Brinley Madison’s Clinton-esque downfall was bad enough, will she be able to regain her social standing without losing her peace of mind?

Privileged kids with nothing to do but scheme and ski?and they thought D.C. was rough? One thing’s for sure: what happens in Vermont definitely won’t stay in Vermont.

www.georgetownacademyseries.com


Review:

Oh, my!  The drama explodes in Georgetown Academy Book 3!  This was a fun installment of the series, as most of the action takes place at a ski resort in Vermont. The major players all think that they are going to get a break from the rigors of DC, but guess again, guys!  The microscope has followed you all to the slopes, and many of you are going to have the worst vacation ever!

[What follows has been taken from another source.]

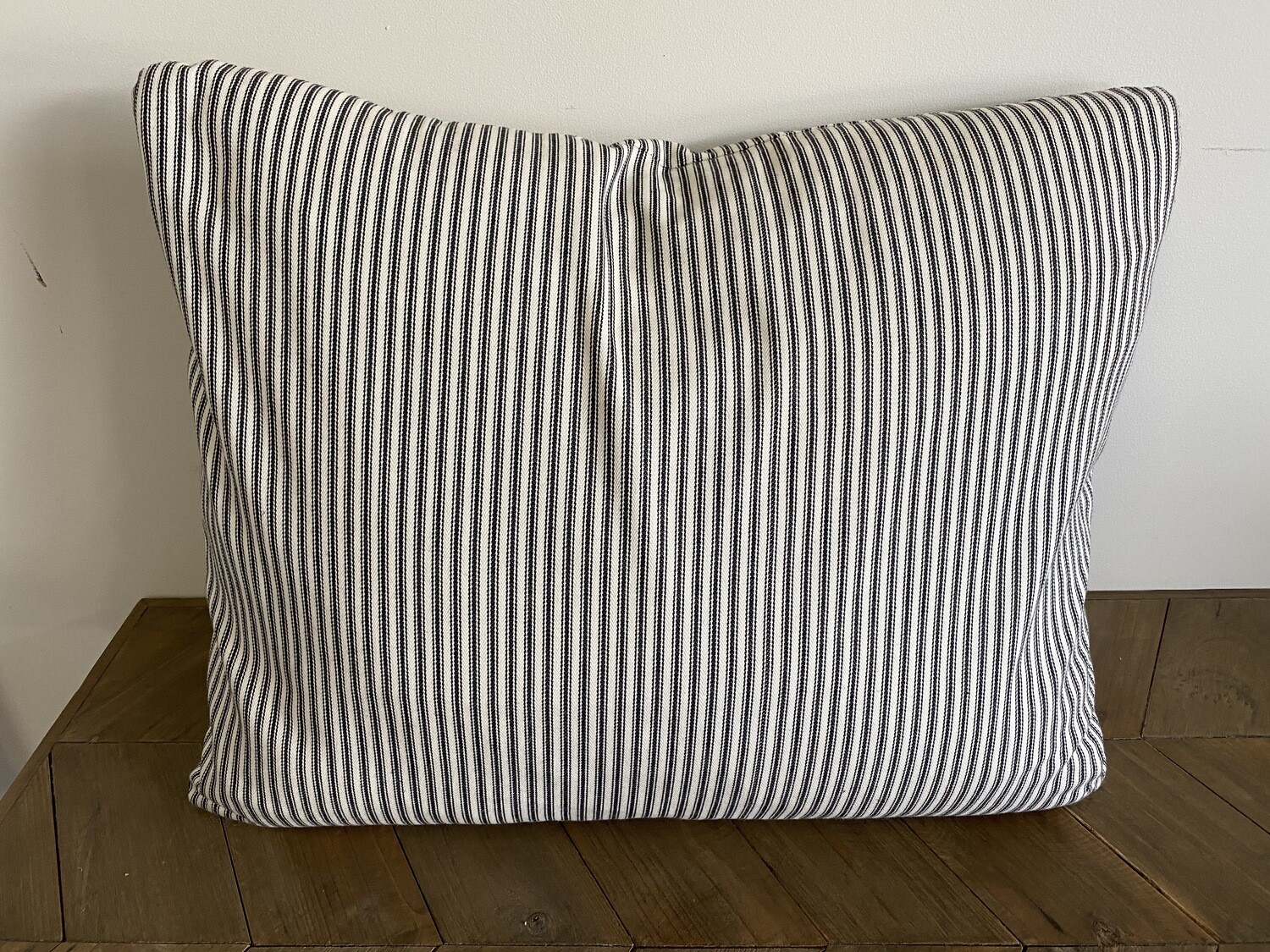 Scatter cushion in ticking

It must be nice to attend a fancy private school in DC, because all of the kids from the various high schools converge at a ski resort for an annual pilgrimage to work on their networking skills, and sneak in lots of partying while the clueless, inattentive chaperons who are traveling with them dine at the restaurant.  Ellie feels that life is finally getting back on track.  She’s met the marvelous Weston Morris, and she is instantly smitten.  He’s caring and brushes aside the recent photo scandal with Gabe with a shrug of his shoulders.  Better yet, his mom and Ellie’s mother are political allies, and they are openly encouraging of their match.  What Ellie doesn’t know is that Weston has a dark past, and he’s not the knight in shining armor that he pretends to be.  Will her friends be able to convince her that he’s trouble?  Nah, probably not, but the interpersonal conflicts between Brinley, Evan, and Ellie made this story thread a lot of fun.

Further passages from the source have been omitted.